Copy the data that follows exactly. Include no pictures.

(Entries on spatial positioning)
____

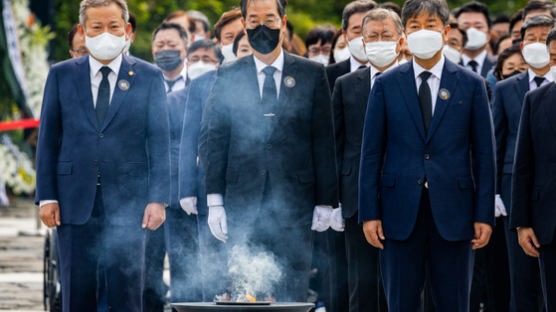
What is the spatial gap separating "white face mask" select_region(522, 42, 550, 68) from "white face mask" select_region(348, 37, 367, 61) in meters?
1.24

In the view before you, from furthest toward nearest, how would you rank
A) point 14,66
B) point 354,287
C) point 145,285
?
point 14,66 → point 145,285 → point 354,287

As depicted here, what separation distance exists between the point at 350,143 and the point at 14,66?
1577 centimetres

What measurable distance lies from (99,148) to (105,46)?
64 centimetres

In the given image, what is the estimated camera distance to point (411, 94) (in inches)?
241

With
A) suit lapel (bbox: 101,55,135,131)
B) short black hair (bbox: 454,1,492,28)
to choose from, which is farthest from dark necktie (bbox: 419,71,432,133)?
short black hair (bbox: 454,1,492,28)

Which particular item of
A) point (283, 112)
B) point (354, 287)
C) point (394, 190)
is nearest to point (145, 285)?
point (354, 287)

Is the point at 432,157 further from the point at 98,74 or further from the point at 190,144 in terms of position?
the point at 190,144

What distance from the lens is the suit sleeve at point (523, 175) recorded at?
21.0ft

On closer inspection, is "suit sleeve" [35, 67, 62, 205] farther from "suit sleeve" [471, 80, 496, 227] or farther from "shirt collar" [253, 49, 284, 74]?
"suit sleeve" [471, 80, 496, 227]

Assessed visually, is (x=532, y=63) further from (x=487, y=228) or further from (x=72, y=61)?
(x=72, y=61)

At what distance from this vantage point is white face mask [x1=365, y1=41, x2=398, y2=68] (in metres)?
7.49

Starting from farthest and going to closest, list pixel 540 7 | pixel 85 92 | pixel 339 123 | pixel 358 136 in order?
pixel 540 7
pixel 339 123
pixel 358 136
pixel 85 92

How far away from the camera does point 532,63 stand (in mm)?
8047

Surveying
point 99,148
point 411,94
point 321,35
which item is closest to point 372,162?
point 411,94
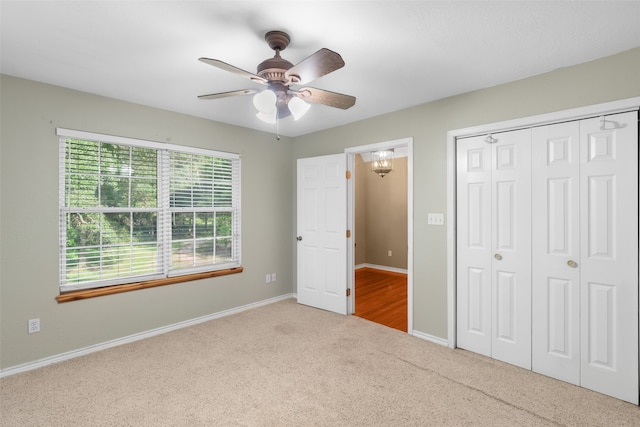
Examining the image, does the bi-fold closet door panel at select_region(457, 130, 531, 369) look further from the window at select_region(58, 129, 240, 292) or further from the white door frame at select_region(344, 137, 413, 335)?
the window at select_region(58, 129, 240, 292)

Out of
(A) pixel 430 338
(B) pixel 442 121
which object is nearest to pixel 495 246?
(A) pixel 430 338

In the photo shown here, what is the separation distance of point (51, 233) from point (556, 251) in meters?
4.33

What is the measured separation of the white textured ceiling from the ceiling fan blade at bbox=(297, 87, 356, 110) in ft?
0.96

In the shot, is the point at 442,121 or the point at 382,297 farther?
the point at 382,297

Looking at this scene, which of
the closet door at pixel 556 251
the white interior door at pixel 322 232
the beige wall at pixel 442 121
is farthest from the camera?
the white interior door at pixel 322 232

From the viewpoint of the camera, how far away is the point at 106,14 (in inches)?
68.5

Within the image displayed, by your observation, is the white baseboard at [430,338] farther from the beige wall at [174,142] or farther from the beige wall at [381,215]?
the beige wall at [381,215]

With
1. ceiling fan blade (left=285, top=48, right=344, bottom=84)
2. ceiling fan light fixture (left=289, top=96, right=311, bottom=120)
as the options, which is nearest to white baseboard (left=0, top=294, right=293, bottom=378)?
ceiling fan light fixture (left=289, top=96, right=311, bottom=120)

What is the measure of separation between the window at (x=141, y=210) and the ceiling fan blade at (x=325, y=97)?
2063 millimetres

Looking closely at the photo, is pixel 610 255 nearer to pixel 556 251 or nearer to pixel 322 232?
pixel 556 251

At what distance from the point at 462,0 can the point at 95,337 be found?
13.0 ft

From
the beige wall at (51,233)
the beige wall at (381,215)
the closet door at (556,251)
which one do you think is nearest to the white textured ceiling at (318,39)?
the beige wall at (51,233)

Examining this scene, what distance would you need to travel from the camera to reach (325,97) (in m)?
2.17

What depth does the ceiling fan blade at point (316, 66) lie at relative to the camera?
157 centimetres
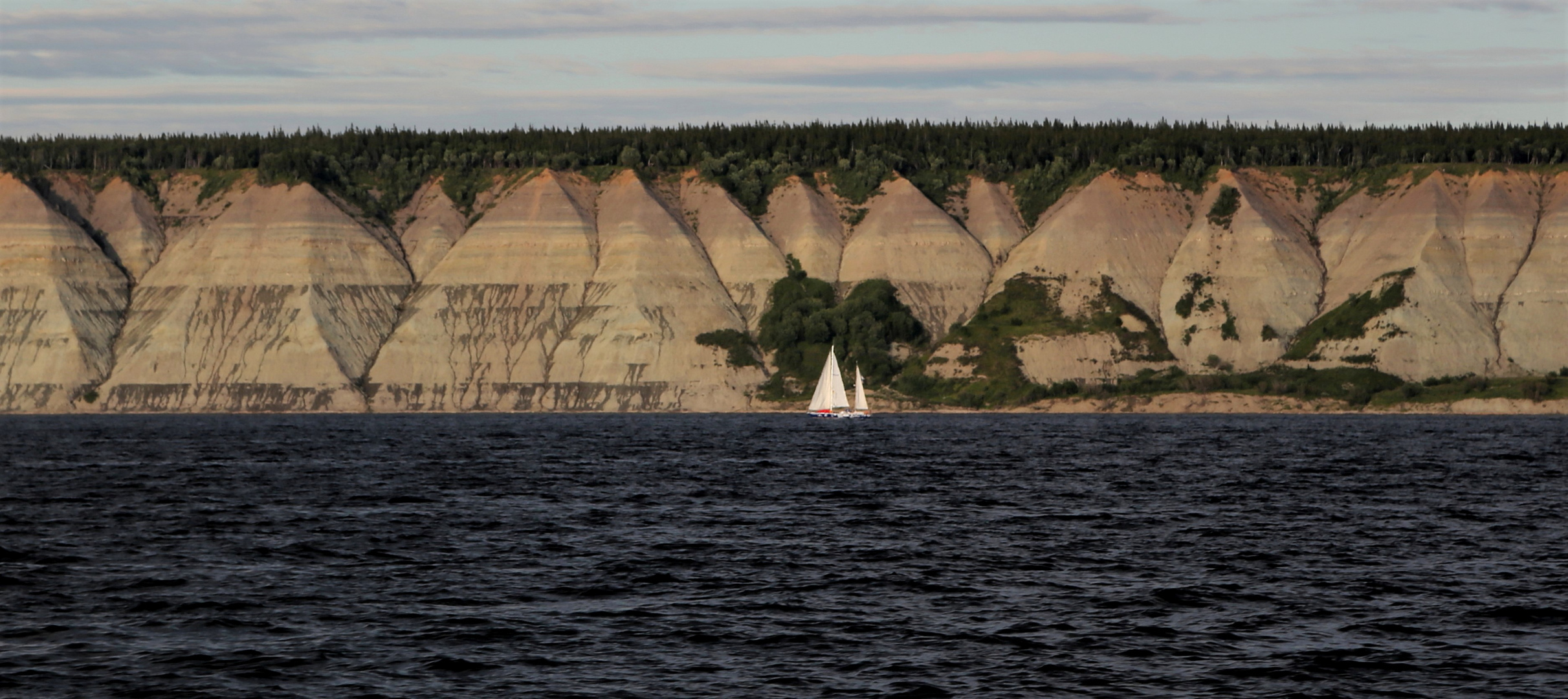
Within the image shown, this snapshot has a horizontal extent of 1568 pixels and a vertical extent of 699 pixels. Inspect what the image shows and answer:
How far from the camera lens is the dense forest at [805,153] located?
17038cm

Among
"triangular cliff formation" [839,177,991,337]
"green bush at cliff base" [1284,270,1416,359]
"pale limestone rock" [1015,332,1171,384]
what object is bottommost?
"pale limestone rock" [1015,332,1171,384]

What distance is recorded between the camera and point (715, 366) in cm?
14862

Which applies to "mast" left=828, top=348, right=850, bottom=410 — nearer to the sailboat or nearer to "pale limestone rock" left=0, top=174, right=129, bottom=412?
the sailboat

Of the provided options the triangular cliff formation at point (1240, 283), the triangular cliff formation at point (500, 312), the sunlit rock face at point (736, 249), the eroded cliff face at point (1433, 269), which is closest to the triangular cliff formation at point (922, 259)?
the sunlit rock face at point (736, 249)

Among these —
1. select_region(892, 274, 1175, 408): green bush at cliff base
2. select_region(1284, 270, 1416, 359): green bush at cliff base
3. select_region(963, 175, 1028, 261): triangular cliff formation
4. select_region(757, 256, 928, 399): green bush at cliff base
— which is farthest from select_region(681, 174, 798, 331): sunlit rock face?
select_region(1284, 270, 1416, 359): green bush at cliff base

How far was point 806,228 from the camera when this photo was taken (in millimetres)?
166000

____

**Reply to the exercise**
What is the spatial gap separating "white face mask" select_region(522, 42, 550, 68) from "white face mask" select_region(348, 37, 367, 61) in meters?
1.24

In the view before you, from furthest toward nearest, how would you rank
A) point 14,66
B) point 354,287
C) point 145,285
?
point 14,66 → point 145,285 → point 354,287

As depicted here, what separation distance exists between the point at 350,143 and the point at 14,66?
1577 centimetres

What measurable distance lies from (99,148) to (105,46)?
64 centimetres

In the given image, what is the estimated camera distance to point (411, 94) (in inches)?
241

With
A) suit lapel (bbox: 101,55,135,131)
B) short black hair (bbox: 454,1,492,28)
to choose from, which is farthest from dark necktie (bbox: 419,71,432,133)?
short black hair (bbox: 454,1,492,28)

Which particular item of
A) point (283, 112)
B) point (354, 287)
C) point (394, 190)
is nearest to point (145, 285)?
point (354, 287)

Is the point at 432,157 further from the point at 98,74 or further from the point at 190,144 in terms of position?
the point at 190,144

What distance from the lens is the suit sleeve at point (523, 175) recorded at?
21.0ft

On closer inspection, is "suit sleeve" [35, 67, 62, 205] farther from "suit sleeve" [471, 80, 496, 227] or farther from "shirt collar" [253, 49, 284, 74]?
"suit sleeve" [471, 80, 496, 227]

Assessed visually, is (x=532, y=63) further from (x=487, y=228) or further from (x=72, y=61)?
(x=72, y=61)

At what distance from this vantage point is white face mask [x1=365, y1=41, x2=398, y2=68] (in metres)?
7.49

Starting from farthest and going to closest, list pixel 540 7 | pixel 85 92 | pixel 339 123 | pixel 358 136 in order?
pixel 540 7
pixel 339 123
pixel 358 136
pixel 85 92

How far away from the camera does point 532,63 stand (in mm)?
8047

Surveying
point 99,148
point 411,94
point 321,35
which item is closest to point 372,162?
point 411,94
Examining the image, does the bi-fold closet door panel at select_region(457, 130, 531, 369) look further from the window at select_region(58, 129, 240, 292) or further from the white door frame at select_region(344, 137, 413, 335)?
the window at select_region(58, 129, 240, 292)

Out of
(A) pixel 430 338
(B) pixel 442 121
which object is nearest to pixel 495 246?
(A) pixel 430 338

In the photo shown here, what is the separation distance of point (51, 233) from point (556, 251) in meters?
4.33

What is the measured separation of the white textured ceiling from the ceiling fan blade at bbox=(297, 87, 356, 110) in ft?
0.96

In the shot, is the point at 442,121 or the point at 382,297 farther?
the point at 382,297

Looking at this scene, which of
the closet door at pixel 556 251
the white interior door at pixel 322 232
the beige wall at pixel 442 121
is farthest from the camera?
the white interior door at pixel 322 232

From the viewpoint of the camera, how far away is the point at 106,14 (in inches)?
68.5

Within the image displayed, by your observation, is the white baseboard at [430,338] farther from the beige wall at [174,142] or farther from the beige wall at [381,215]?
the beige wall at [381,215]

With
1. ceiling fan blade (left=285, top=48, right=344, bottom=84)
2. ceiling fan light fixture (left=289, top=96, right=311, bottom=120)
as the options, which is nearest to white baseboard (left=0, top=294, right=293, bottom=378)?
ceiling fan light fixture (left=289, top=96, right=311, bottom=120)

What is the measure of separation between the window at (x=141, y=210) and the ceiling fan blade at (x=325, y=97)?
2063 millimetres

Looking closely at the photo, is pixel 610 255 nearer to pixel 556 251 or nearer to pixel 322 232?
pixel 556 251

At what distance from the point at 462,0 can the point at 95,337 be found?
13.0 ft

From
the beige wall at (51,233)
the beige wall at (381,215)
the closet door at (556,251)
which one do you think is nearest to the white textured ceiling at (318,39)?
the beige wall at (51,233)

Examining this scene, what distance would you need to travel from the camera to reach (325,97) (in m)?
2.17

What depth does the ceiling fan blade at point (316, 66) lie at relative to the camera?
157 centimetres
Within the image shown, this snapshot has a horizontal extent of 1568 pixels and a vertical extent of 699 pixels. Inspect what the image shows and answer:
How far from the camera lens is the dense forest at [805,153] located?
17038cm

Among
"triangular cliff formation" [839,177,991,337]
"green bush at cliff base" [1284,270,1416,359]
"pale limestone rock" [1015,332,1171,384]
what object is bottommost?
"pale limestone rock" [1015,332,1171,384]

What distance is recorded between the camera and point (715, 366) in cm?
14862

Which applies to "mast" left=828, top=348, right=850, bottom=410 — nearer to the sailboat or nearer to "pale limestone rock" left=0, top=174, right=129, bottom=412?
the sailboat

Of the provided options the triangular cliff formation at point (1240, 283), the triangular cliff formation at point (500, 312), the sunlit rock face at point (736, 249), the eroded cliff face at point (1433, 269), which is closest to the triangular cliff formation at point (922, 259)?
the sunlit rock face at point (736, 249)

Among these —
1. select_region(892, 274, 1175, 408): green bush at cliff base
2. select_region(1284, 270, 1416, 359): green bush at cliff base
3. select_region(963, 175, 1028, 261): triangular cliff formation
4. select_region(757, 256, 928, 399): green bush at cliff base
— which is farthest from select_region(681, 174, 798, 331): sunlit rock face?
select_region(1284, 270, 1416, 359): green bush at cliff base

How far was point 806,228 from the camera when this photo was taken (in millimetres)?
166000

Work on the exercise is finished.